Vor- und rückwärts

Kürzlich begegnete ich der Aussage, dass wir rückwärts hören. Das wurde so erklärt, dass der aktuelle Ton seine Einordnung erst mit dem nächsten neuen Ton bekommt. Die Beziehung macht aus, ob etwas fröhlich, beschwingt oder traurig klingt.

Dass wir rückwärts hören sollen, hat mich überrascht. Mit der selben Logik könnte man ja auch sagen, dass man vorwärts hört, weil man ja oft ein Gefühl dafür hat, was jetzt gleich kommen müsste. Bei einem bekannten Lied wartet das innere Ohr geradezu auf die nächste Tonfolge, die Fortsetzung der Melodie.

Ist das mit Wörtern auch so? Eine Hörweise «Silbe für Silbe» würde dazu führen, dass wir zwar alles gehört, aber nichts verstanden hätten. Auch hier muss uns der Anfang des gesprochenen Satzes noch im Geist präsent sein, wenn wir den Satz, nachdem er zu Ende gesprochen ist, verstehen wollen.

Ob rück- oder vorwärts hören, Hauptsache hören, um zu verstehen: Äussern Sie sich zur Schulfrage.

Dienst

Wann immer ich den Pallottinerinnen begegnete, war ich um ein gutes Gespräch reicher, auch um viele Gedanken für mich selbst. Oft überraschten die Schwestern mit ihrem Humor und ihrem klaren Blick auf die Gesellschaft. Sie waren bestens informiert, wussten vieles von der grossen Weltpolitik bis zum Lausbuben-Streich, von der grossen Theologie bis zum Dorfgespräch. Sie haben die halbe Region ‚auf die Welt gebracht’ und sich um die Menschen gekümmert, um Mütter, Väter, Kinder. Die Schwestern haben Alleinstehenden und Paaren in schwierigen Lebenssituationen zugehört, ohne dass die Uhr tickte.

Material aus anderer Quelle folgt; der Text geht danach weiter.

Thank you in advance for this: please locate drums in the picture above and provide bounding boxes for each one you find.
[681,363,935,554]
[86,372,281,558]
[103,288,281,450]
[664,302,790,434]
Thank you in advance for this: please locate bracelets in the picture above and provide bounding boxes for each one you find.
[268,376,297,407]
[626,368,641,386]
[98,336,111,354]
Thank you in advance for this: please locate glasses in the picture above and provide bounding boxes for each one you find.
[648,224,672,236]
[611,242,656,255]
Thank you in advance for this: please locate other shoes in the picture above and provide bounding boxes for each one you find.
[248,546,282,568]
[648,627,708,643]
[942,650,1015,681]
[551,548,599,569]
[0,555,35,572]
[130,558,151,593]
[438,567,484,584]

Schade, dass sie nicht mehr da sind. Was die Frauen im Marienfried und auch im Pallotti-Huus über alle Schichten unbesehen der Konfessionen geleistet haben, kann nur mit einem grossen ‚Vergelts Gott‘ gewürdigt werden. Meinen herzlichen Dank für den öffentlichen Dienst richte ich im Namen der Uzwiler Gemeinschaft sehr gern und mit grosser Überzeugung aus.

Knapl

Denkbar knapp, das Abstimungsergebnis über die Schulanlage Sonnmatt: 50,98 % Nein.

Ob die 41 ungültigen Stimmabgaben das Ergebnis in die eine oder andere Richtung beeinflusst hätten, ist unwahrscheinlich. Man wirds nie erfahren. Es waren aber deutlich zu viele und ein Indiz, dass erfreulicherweise Menschen abgestimmt haben, die es sonst nicht tun.

Fürs nächste Mal: bitte den Stimmausweis unterzeichnen und die Stimmzettel verschlossen in einem separaten Couvert im Stimmcouvert abgeben.

Der Vorteil knapper Ergebnisse: Allen Stimmberechtigten wird wieder einmal bewusst, wie wichtig ihre Stimme ist. Jede Einzelne kann den Unterschied machen.

Problemlos

Sonne, Schnee, Terrasse, Kaffee trinken, Szenerie am Skilift beobachten. Eine Menschentraube wandert friedlich zu Örgeli-Musik durch die Drehkreuze zum Lift. Ein sonnengegerbter Mann mit Bart reicht die Bügel.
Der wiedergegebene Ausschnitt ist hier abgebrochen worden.